Taiwán afirma que las normas de China sobre tierras raras no afectarán a TSMC ni al suministro de chips
El gobierno de Taiwán afirmó hoy que los nuevos límites de China a las exportaciones de tierras raras no dañarán la industria de chips de la isla. El Ministerio de Asuntos Económicos explicó que los materiales restringidos difieren de los utilizados en la producción de semiconductores. La mayor parte de las tierras raras utilizadas en Taiwán provienen de Europa, Estados Unidos y Japón. Esta combinación ayuda a la isla a mantener estable su cadena de suministro de chips. El ministerio también señaló que no hay necesidad de preocuparse por escasez de chips en este momento.

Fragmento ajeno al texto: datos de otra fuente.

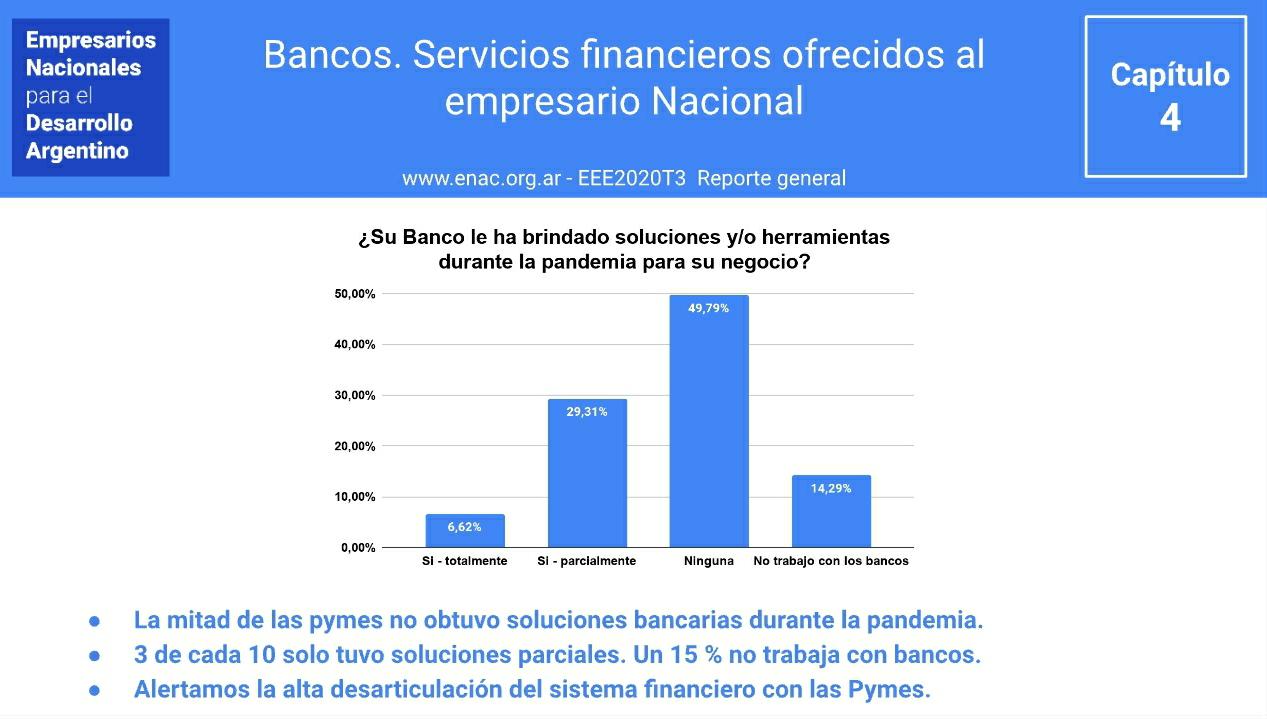 Empresarios Nacionales para el Desarrollo Argentino

Bancos. Servicios financieros ofrecidos al empresario Nacional

Capítulo 4

www.enac.org.ar - EEE2020T3 Reporte general

¿Su Banco le ha brindado soluciones y/o herramientas durante la pandemia para su negocio?

50,00%
40,00%
30,00%
20,00%
10,00%
0,00%

6,62%
29,31%
49,79%
14,29%

Si - totalmente
Si - parcialmente
Ninguna
No trabajo con los bancos

● La mitad de las pymes no obtuvo soluciones bancarias durante la pandemia.
● 3 de cada 10 solo tuvo soluciones parciales. Un 15 % no trabaja con bancos.
● Alertamos la alta desarticulación del sistema financiero con las Pymes.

La cadena de suministro más amplia enfrenta riesgos
Sin embargo, las nuevas normas chinas podrían sacudir los mercados globales. China ahora requiere que los exportadores busquen la aprobación del gobierno antes de enviar cualquier producto que contenga más del 0,1% de ciertas tierras raras. Esta MEDIDA podría causar desaceleraciones en industrias que dependen de estos materiales, como vehículos eléctricos y drones.
ASML Holding (ASML) también podría enfrentar retrasos en los envíos debido al nuevo proceso de revisión. La empresa holandesa fabrica las herramientas utilizadas para producir los chips más avanzados del mundo. China controla aproximadamente el 70% de la minería global de tierras raras y más del 90% del procesamiento. Esto le da a Pekín una influencia importante sobre las industrias que dependen de estos elementos.
Las tensiones entre EE.UU. y China aumentan la presión en el mercado
El momento del anuncio de China ha llamado la atención. Se espera que los presidentes Donald Trump y Xi Jinping se reúnan más adelante este mes durante la cumbre de Cooperación Económica Asia-Pacífico en Corea del Sur. Las restricciones a la exportación llegaron solo semanas antes de ese evento.
En respuesta, Trump anunció nuevos aranceles del 100% sobre productos chinos y advirtió que podría cancelar la reunión. Calificó el movimiento de China como "hostil". China dijo que sus controles se basaban en preocupaciones de seguridad nacional y argumentó que Estados Unidos aplica más restricciones a la exportación que China. Los funcionarios de Taiwán dijeron que continuarán monitoreando la situación, ya que los controles aún podrían afectar a sectores más allá de los chips.